Consignes de l'exercice — Recopiez sans la moindre modification toutes les lignes de la liste ci-dessous.

Support de l'exercice —
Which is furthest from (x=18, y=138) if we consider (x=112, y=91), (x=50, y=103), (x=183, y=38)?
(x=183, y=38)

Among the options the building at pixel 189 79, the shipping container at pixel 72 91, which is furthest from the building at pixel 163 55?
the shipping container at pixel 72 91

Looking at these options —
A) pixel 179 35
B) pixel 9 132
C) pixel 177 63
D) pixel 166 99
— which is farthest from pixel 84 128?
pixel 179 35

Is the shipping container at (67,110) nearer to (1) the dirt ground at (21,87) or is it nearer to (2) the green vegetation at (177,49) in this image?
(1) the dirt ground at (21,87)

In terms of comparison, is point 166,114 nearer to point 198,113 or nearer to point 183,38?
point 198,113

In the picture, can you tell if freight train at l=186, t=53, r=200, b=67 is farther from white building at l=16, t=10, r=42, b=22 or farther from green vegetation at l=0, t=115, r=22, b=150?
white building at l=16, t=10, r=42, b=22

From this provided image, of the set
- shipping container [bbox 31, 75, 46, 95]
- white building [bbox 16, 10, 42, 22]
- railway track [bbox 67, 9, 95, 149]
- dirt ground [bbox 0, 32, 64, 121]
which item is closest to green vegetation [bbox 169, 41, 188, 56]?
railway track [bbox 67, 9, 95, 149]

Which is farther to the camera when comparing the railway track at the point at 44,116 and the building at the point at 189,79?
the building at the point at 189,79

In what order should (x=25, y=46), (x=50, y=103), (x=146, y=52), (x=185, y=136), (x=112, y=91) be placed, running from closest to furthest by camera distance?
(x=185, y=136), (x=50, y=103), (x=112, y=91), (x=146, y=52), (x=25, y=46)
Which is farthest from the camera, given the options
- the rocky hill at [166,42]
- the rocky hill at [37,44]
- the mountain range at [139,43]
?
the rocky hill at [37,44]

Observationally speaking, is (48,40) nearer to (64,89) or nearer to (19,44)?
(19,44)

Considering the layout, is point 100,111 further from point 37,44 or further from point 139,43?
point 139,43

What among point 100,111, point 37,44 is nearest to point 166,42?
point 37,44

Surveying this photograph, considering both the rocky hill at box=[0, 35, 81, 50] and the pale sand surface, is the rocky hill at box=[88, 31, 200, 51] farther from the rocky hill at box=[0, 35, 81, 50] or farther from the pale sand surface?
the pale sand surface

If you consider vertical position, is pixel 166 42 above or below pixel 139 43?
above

Réponse rédigée —
Which is furthest from (x=18, y=138) if we consider (x=112, y=91), (x=50, y=103), (x=183, y=38)?
(x=183, y=38)

Among the options the building at pixel 189 79, the shipping container at pixel 72 91, which is furthest from the building at pixel 163 55?
the shipping container at pixel 72 91

Looking at these options —
A) pixel 179 35
B) pixel 9 132
C) pixel 177 63
D) pixel 166 99
— which is farthest from pixel 84 128?
pixel 179 35

Is the shipping container at (67,110) nearer to (1) the dirt ground at (21,87) or is it nearer to (2) the green vegetation at (177,49) in this image?
(1) the dirt ground at (21,87)

In terms of comparison, is point 166,114 nearer to point 198,113 or nearer to point 183,38?
point 198,113

In the picture, can you tell if freight train at l=186, t=53, r=200, b=67 is farther from white building at l=16, t=10, r=42, b=22 or farther from green vegetation at l=0, t=115, r=22, b=150?
white building at l=16, t=10, r=42, b=22

From this provided image, of the set
- shipping container [bbox 31, 75, 46, 95]
- white building [bbox 16, 10, 42, 22]
- railway track [bbox 67, 9, 95, 149]
- dirt ground [bbox 0, 32, 64, 121]
which item is closest to green vegetation [bbox 169, 41, 188, 56]?
railway track [bbox 67, 9, 95, 149]

Which is farther to the camera when comparing the railway track at the point at 44,116 and the building at the point at 189,79?
the building at the point at 189,79

In what order should (x=25, y=46), (x=50, y=103), (x=146, y=52), (x=185, y=136), (x=112, y=91) be placed, running from closest to furthest by camera distance?
(x=185, y=136), (x=50, y=103), (x=112, y=91), (x=146, y=52), (x=25, y=46)
Which is farthest from the camera, given the options
- the rocky hill at [166,42]
- the rocky hill at [37,44]
- the mountain range at [139,43]
?
the rocky hill at [37,44]

Observationally speaking, is (48,40) nearer to (64,89) or nearer to (19,44)?
(19,44)

Considering the layout, is point 100,111 further from point 37,44 or further from point 139,43?
point 139,43

What among point 100,111, point 37,44 is nearest to point 166,42?
point 37,44

Surveying this photograph, considering both the rocky hill at box=[0, 35, 81, 50] and the pale sand surface, is the rocky hill at box=[88, 31, 200, 51] farther from the rocky hill at box=[0, 35, 81, 50] or farther from the pale sand surface?
the pale sand surface

If you consider vertical position, is pixel 166 42 above or below pixel 139 43?
above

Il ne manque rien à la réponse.